▸ **Source material**
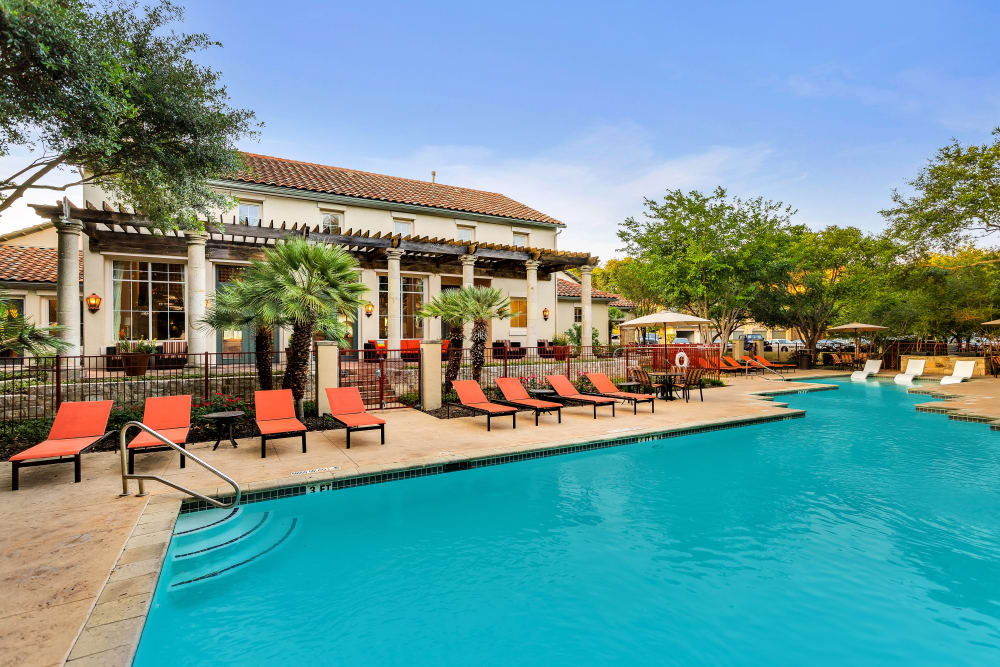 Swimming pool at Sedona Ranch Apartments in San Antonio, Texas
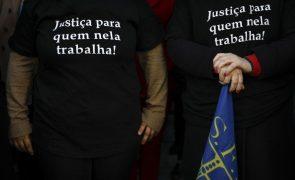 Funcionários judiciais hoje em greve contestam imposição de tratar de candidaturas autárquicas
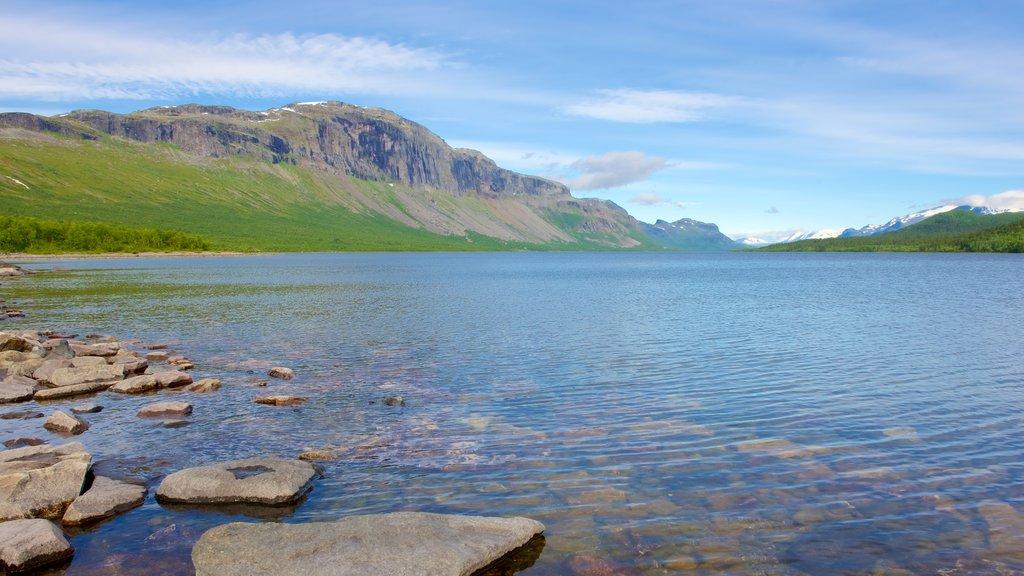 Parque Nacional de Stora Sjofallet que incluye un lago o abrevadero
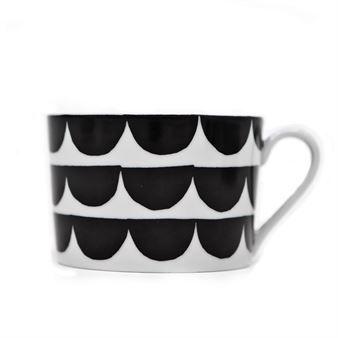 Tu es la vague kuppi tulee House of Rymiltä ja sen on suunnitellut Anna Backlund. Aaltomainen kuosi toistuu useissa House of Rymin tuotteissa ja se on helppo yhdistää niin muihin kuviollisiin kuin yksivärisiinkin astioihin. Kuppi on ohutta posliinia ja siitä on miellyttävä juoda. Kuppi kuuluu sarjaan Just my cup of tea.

* * *

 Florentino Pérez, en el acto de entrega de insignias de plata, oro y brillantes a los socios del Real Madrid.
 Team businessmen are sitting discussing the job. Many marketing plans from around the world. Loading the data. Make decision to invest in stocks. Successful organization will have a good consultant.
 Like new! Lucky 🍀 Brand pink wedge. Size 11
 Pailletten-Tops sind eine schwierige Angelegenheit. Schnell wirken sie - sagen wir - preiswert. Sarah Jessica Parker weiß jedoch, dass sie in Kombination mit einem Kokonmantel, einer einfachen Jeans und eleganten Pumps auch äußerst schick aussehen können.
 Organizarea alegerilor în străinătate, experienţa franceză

▸ **Work order**
Beginning at the line above that contains "Parque Nacional de" and going on through the line that contains "Tu es la vague", please copy every line exactly, leaving the pictures out and adding nothing.

▸ **Worked solution**
 Parque Nacional de Stora Sjofallet que incluye un lago o abrevadero
 Tu es la vague kuppi tulee House of Rymiltä ja sen on suunnitellut Anna Backlund. Aaltomainen kuosi toistuu useissa House of Rymin tuotteissa ja se on helppo yhdistää niin muihin kuviollisiin kuin yksivärisiinkin astioihin. Kuppi on ohutta posliinia ja siitä on miellyttävä juoda. Kuppi kuuluu sarjaan Just my cup of tea.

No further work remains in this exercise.